Optimized Ni Al O hole transport layer for silicon solar cells.

作者信息

Halilov S, Belayneh M L, Hossain M A, Abdallah A A, Hoex B, Rashkeev S N

机构信息

Qatar Environment and Energy Research Institute (QEERI) Doha Qatar

School of Photovoltaic and Renewable Energy Engineering, University of New South Wales Sydney New South Wales Australia.

出版信息

RSC Adv. 2020 Jun 11;10(38):22377-22386. doi: 10.1039/d0ra02982c. eCollection 2020 Jun 10.

DOI:10.1039/d0ra02982c
PMID:35514602
原文链接:https://pmc.ncbi.nlm.nih.gov/articles/PMC9054645/
Abstract

NiO alloyed with aluminum, Ni Al O, is analyzed in terms of its stoichiometry, electronic and transport properties, as well as interfacial band alignment with Si to evaluate its potential use as a hole transport layer (HTL) in p-i-n type solar cells. The analysis is based on component material and slab structural simulations, as well as simulated and measured angle-resolved valence-band photoemission spectroscopy (PES) data, in order to reveal the best suitable stoichiometry. It is concluded that the ionization energy from the highest occupied states tends to increase with Al content as the simulated work function grows from 4.1 eV for pure NiO to 4.7 eV for heavily alloyed AlNiO. The electronic structure as a function of the interface design between crystalline silicon and the transport layer is used to assess the band lineup and its correlation with the discontinuity of the affinities. The affinity rule is tested by evaluating the workfunctions of the component layers and justified best for a particular Ni-enriched interface design. Technology Computer-Aided Design (TCAD) device simulations show, that the band offset between oxide and crystalline silicon remains within the range of values to sustain a staggering alignment - a condition suitable for effective charge separation, similar to a situation in a tunneling diode. The self-energy of the hole carriers is estimated by contrasting simulated and measured photoemission data, which in the case of non-annealed Al-rich samples is shown to be an order of magnitude higher due to the disorder effects.

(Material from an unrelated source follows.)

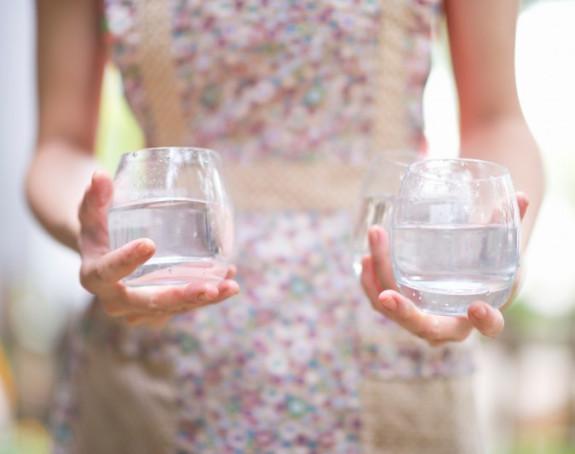 Započnite dan sa dvije čaše vode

The work functions derived from the measured PES data for the epitaxially grown oxide films with nearly identical alloy stoichiometry correlate well with the simulated values. The findings suggest that the optimal HTL is formed by starting with a pure Ni layer, followed by a graded doping Al Ni O, with high at contact/oxide interface and low at the oxide/semiconductor.

摘要

与铝合金化的氧化镍(NiAlO),从其化学计量、电子和输运性质以及与硅的界面能带排列方面进行分析,以评估其作为p-i-n型太阳能电池中空穴传输层(HTL)的潜在用途。该分析基于组成材料和板结构模拟,以及模拟和测量的角分辨价带光电子能谱(PES)数据,以揭示最合适的化学计量。得出的结论是,随着模拟功函数从纯NiO的4.1 eV增长到重合金化AlNiO的4.7 eV,最高占据态的电离能倾向于随着Al含量的增加而增加。作为晶体硅和传输层之间界面设计函数的电子结构用于评估能带排列及其与亲和性不连续性的相关性。通过评估组成层的功函数来检验亲和性规则,并且对于特定的富Ni界面设计最合理。技术计算机辅助设计(TCAD)器件模拟表明,氧化物和晶体硅之间的能带偏移保持在维持交错排列的值范围内——这是一种适合有效电荷分离的条件,类似于隧道二极管中的情况。通过对比模拟和测量的光电子能谱数据来估计空穴载流子的自能,在未退火的富Al样品中,由于无序效应,其显示出高一个数量级。从具有几乎相同合金化学计量的外延生长氧化膜的测量PES数据得出的功函数与模拟值相关性良好。研究结果表明,最佳的HTL是通过从纯Ni层开始,然后是渐变掺杂的AlNiO形成的,在接触/氧化物界面处高,在氧化物/半导体处低。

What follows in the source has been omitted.